Tom Paine’s “Will You Say Something, Monsieur Eliot?”

This story can be found in the collection Scar Vegas and Other Stories. It moves fast – Eliot's molars shatter in the fourth sentence. A nautical tale by an author who was briefly a Marine, it reads rather like a story by Robert Stone.

And it's a story that makes you feel guilty about Haiti, which is why I bring it up today. Haitian earthquake news here.

“The world loves me,” Eliot believes. He's an American, he is America, living life to the full, and it takes a shipwreck for him to find himself in a situation at all resembling normal life for the poor of Haiti.

He's rescued by Haitian refugees, who are themselves lost at sea.

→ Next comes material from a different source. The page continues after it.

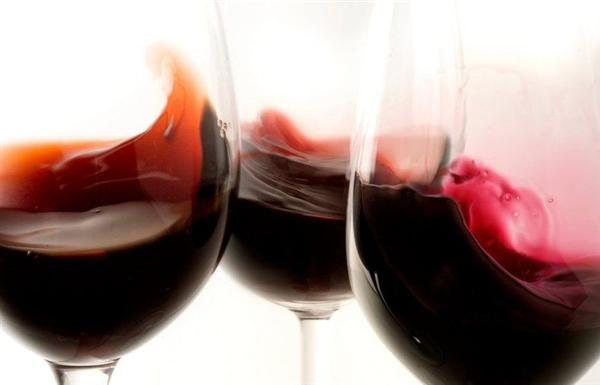 corps vin rouge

Their spokesman Alphonse says, “Because you are American, we are saved,” but it doesn't turn out that way.

"Will You Say Something, Monsieur Eliot?" really blew me away when I first read it in the “New Yorker” back in 1994. It's a story that makes you think about the difference between what a disaster means in one country as opposed to another. “Some countries are just not lucky,” as Joel Dreyfuss notes.

Interviewed by Robert Birnbaum a few years back, Tom Paine had some interesting comments about what it's like being a writer nowadays.

5 thoughts on “Tom Paine’s “Will You Say Something, Monsieur Eliot?””

  1. Hello… I am looking for an old "friend" who used to be in the Army stationed at Ft. Drum, NY named James Warner. Are you possibly him? Thanks in advance… I know this is not the place to ask, but I had no other way to contact you to ask. 🙂

  2. Why does Eliot not try to rescue Alphonse and the others at the end of the story? Is the implication that now he's attached to the "plastic nipple" of the U.S. he is infantile and does not think of helping anyone else?

    Text "HAITI" to "90999" and a donation of $10 will be given automatically to the Red Cross to help with relief efforts, charged to your cell phone bill. http://www.state.gov/p/wha/ci/ha/index.htm

  3. How is Eliot supposed to help? At the end of the day he has not the courage "to say something", nothing that could help the Haitian refugees. This text is not telling a story about a character who sees, experiences iniquitousness and re-thinks his mind.